Extract each line from the records below that contains the word "sock", and copy every such line in full.

## START ENTRIES

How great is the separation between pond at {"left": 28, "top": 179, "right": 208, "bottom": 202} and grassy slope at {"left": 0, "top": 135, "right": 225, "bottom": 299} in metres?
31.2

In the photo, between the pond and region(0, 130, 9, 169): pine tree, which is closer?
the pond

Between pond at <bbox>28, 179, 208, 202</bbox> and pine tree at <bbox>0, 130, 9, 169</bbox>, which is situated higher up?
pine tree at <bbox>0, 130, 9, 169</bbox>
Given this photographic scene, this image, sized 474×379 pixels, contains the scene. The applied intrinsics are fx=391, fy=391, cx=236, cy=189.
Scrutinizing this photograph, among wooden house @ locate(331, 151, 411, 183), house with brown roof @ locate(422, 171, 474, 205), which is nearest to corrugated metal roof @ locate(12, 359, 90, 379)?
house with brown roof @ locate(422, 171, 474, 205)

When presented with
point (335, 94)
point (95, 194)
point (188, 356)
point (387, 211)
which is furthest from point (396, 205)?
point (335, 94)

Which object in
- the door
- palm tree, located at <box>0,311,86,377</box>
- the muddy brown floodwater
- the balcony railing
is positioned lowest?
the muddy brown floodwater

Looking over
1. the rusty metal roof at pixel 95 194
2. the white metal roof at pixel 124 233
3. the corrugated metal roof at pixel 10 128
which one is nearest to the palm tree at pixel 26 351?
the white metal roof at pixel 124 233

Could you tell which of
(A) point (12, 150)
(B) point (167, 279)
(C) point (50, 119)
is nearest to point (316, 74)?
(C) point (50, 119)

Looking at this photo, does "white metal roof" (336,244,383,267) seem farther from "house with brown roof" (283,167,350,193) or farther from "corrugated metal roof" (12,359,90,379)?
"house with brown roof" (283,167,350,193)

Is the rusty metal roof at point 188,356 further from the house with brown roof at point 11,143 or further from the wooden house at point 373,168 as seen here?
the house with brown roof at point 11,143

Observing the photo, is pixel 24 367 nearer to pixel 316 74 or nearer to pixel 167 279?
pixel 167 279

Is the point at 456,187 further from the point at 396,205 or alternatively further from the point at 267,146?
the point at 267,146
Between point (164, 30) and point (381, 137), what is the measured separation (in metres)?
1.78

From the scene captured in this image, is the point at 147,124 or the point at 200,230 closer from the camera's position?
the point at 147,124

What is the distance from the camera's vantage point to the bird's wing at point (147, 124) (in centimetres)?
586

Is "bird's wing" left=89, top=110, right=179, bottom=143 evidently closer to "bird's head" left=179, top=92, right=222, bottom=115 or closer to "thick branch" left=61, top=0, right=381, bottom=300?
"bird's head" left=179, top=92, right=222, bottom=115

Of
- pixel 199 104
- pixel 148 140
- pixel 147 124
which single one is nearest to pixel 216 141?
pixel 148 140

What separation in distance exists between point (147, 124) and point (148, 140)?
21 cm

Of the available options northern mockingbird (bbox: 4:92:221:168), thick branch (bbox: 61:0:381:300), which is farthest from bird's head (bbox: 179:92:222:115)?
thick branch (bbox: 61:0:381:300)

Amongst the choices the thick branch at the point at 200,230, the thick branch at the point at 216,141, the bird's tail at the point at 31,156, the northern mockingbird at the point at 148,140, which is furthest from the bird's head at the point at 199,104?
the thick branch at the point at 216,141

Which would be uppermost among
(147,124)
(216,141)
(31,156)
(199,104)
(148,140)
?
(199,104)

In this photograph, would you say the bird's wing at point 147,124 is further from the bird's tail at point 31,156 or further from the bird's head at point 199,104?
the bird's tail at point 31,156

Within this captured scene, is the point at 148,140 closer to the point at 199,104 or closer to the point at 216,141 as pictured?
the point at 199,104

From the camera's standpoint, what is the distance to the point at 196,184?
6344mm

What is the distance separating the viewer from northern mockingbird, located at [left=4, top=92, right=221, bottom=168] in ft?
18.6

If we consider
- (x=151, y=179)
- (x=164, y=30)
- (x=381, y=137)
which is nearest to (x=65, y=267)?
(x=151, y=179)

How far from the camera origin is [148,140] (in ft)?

## END ENTRIES
## START ENTRIES

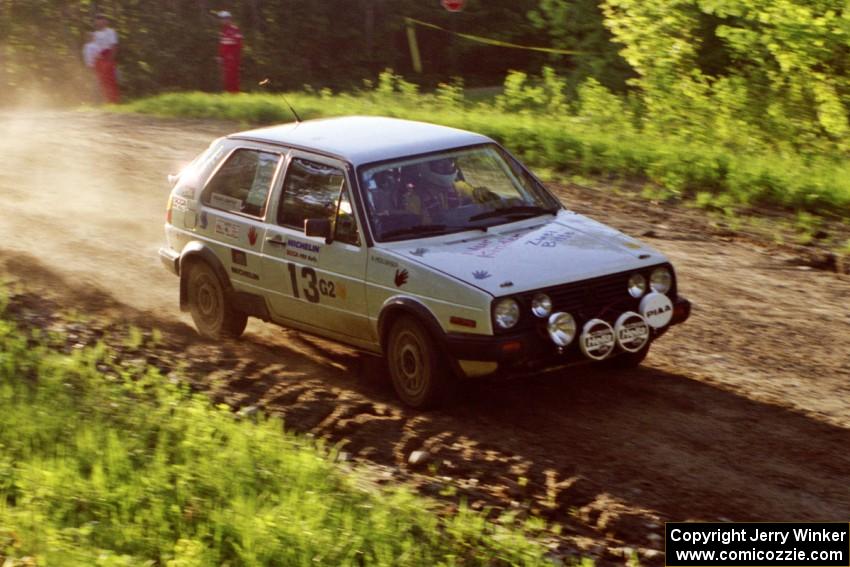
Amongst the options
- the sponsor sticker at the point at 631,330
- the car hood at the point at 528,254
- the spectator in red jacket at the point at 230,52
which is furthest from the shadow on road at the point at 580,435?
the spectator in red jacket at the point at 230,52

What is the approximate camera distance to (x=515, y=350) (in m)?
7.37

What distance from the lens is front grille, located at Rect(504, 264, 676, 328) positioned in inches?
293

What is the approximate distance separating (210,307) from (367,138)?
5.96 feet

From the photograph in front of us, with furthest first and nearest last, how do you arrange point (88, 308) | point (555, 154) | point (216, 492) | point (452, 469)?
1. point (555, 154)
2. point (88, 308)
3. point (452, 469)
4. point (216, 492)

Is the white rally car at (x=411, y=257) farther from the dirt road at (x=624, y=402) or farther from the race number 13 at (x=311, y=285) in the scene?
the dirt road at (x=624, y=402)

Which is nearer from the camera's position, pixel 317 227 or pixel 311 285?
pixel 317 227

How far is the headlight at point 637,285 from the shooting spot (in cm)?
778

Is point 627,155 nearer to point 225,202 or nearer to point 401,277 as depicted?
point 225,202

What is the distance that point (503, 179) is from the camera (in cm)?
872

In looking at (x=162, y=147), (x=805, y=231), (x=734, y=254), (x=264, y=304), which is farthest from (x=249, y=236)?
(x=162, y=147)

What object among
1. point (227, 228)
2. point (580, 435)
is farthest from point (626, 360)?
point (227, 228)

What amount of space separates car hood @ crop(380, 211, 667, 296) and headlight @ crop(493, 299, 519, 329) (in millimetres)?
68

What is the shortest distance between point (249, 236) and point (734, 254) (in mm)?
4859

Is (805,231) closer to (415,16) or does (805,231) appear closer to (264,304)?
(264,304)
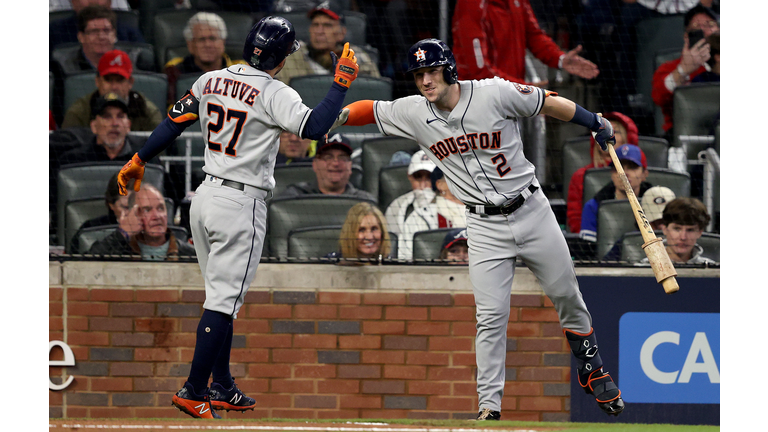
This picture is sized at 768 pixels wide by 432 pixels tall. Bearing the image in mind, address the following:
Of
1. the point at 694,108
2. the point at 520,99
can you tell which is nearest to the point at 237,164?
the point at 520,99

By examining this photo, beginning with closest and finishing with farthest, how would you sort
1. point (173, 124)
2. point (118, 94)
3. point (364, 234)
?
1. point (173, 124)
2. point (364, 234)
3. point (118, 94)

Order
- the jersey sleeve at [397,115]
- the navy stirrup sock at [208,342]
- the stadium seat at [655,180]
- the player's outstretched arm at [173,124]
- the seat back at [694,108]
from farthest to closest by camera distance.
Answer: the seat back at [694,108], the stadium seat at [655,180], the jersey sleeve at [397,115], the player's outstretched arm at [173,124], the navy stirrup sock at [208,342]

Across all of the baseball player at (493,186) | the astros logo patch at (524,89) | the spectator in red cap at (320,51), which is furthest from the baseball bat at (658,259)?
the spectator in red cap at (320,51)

## END ENTRIES

SOLUTION FOR THIS PROBLEM:
- the navy stirrup sock at [208,342]
Answer: the seat back at [694,108], the stadium seat at [655,180], the jersey sleeve at [397,115], the player's outstretched arm at [173,124], the navy stirrup sock at [208,342]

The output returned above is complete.